To be fair, there are a number of commercial (read: non-Medicare) insurance plans that are fairly reasonable with coverage of dry eye medications if you, the doctor, are comfortable with moving between options in a given category (eg, immunomodulators or steroids). Interestingly, this often goes for newer medicines as well. But (and here comes Dr. Walter Crankypants again) if coverage is skinny, then you, your staff and your patient are now dependent on the mercy of the drugmaker and usually also the competence of the specialty pharmacy through which your prescription will need to be processed.

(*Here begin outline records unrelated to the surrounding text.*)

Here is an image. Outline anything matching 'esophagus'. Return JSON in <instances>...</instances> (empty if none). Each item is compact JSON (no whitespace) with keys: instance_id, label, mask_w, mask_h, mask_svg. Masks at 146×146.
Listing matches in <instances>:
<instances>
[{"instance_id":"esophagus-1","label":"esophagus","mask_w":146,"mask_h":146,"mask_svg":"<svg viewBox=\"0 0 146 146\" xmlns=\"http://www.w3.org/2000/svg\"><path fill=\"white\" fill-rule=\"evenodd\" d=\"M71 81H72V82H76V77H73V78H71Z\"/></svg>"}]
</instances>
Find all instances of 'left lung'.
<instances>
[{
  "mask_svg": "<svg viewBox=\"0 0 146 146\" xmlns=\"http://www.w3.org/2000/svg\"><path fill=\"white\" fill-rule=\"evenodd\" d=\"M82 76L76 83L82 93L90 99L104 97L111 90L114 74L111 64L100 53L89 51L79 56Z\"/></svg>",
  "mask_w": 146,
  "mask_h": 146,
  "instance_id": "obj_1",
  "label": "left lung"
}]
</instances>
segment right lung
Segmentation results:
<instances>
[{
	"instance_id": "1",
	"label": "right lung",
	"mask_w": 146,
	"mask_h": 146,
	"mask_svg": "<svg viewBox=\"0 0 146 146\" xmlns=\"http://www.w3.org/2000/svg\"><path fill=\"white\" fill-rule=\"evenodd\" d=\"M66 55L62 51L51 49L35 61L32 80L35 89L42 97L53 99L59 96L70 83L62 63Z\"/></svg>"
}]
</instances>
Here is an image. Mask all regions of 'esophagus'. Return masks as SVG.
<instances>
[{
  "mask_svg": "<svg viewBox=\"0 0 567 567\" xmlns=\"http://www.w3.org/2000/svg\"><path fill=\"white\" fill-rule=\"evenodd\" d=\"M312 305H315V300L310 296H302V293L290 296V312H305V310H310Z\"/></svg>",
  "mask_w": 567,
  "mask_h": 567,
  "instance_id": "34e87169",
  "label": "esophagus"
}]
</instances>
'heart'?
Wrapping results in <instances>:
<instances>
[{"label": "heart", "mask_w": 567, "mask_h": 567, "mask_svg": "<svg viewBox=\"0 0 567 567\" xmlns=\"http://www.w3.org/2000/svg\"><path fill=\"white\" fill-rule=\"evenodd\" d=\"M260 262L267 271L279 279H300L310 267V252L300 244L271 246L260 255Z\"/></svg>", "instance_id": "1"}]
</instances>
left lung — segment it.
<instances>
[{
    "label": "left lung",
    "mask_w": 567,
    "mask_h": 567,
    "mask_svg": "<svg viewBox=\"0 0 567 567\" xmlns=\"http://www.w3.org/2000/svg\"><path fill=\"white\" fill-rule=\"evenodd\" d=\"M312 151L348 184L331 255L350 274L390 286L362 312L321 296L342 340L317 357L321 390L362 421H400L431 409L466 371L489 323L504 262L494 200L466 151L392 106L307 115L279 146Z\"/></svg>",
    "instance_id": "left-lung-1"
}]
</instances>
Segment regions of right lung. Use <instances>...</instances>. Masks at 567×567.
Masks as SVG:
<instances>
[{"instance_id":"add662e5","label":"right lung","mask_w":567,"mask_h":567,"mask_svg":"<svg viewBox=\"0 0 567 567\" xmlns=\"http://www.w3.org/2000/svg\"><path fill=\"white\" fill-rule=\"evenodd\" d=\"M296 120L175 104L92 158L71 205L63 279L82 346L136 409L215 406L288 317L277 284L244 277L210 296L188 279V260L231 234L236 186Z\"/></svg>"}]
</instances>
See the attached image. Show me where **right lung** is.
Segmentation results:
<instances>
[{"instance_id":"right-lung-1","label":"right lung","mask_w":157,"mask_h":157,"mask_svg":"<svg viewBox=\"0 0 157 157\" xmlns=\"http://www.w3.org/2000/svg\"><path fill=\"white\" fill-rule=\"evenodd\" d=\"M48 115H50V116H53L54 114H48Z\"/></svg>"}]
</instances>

Let me say for the record that my staff and I truly appreciate the efforts made by drugmakers to try to find a way around this jungle. Coupons, cash-pay workarounds, “free” medicine while the prior authorization is being adjudicated, and the now ubiquitous use of specialty pharmacies are nice efforts. What makes me a bit cranky about all this is that it creates lots of confusion for our patients (“Why can’t I just go to Costco like I do with everything else?”) and a ton more work for our staff (explaining why you cannot go to Costco to get your dry eye medicine), especially if the specialty pharmacy experience has a hiccup (“I know your real price is $89; I have no idea why they told you the price is $685.”). Here is the bottom line, though: I am a dry eye disease doctor. My staff and I are committed to helping our patients get the care they need. If we are struggling with all of this, everyone else is either really suffering or just giving up.
Dry eye patients are already thoroughly fed up. Ya gotta wonder how long it is before all the Walter B. Crankypants, MDs, out here feel the same way.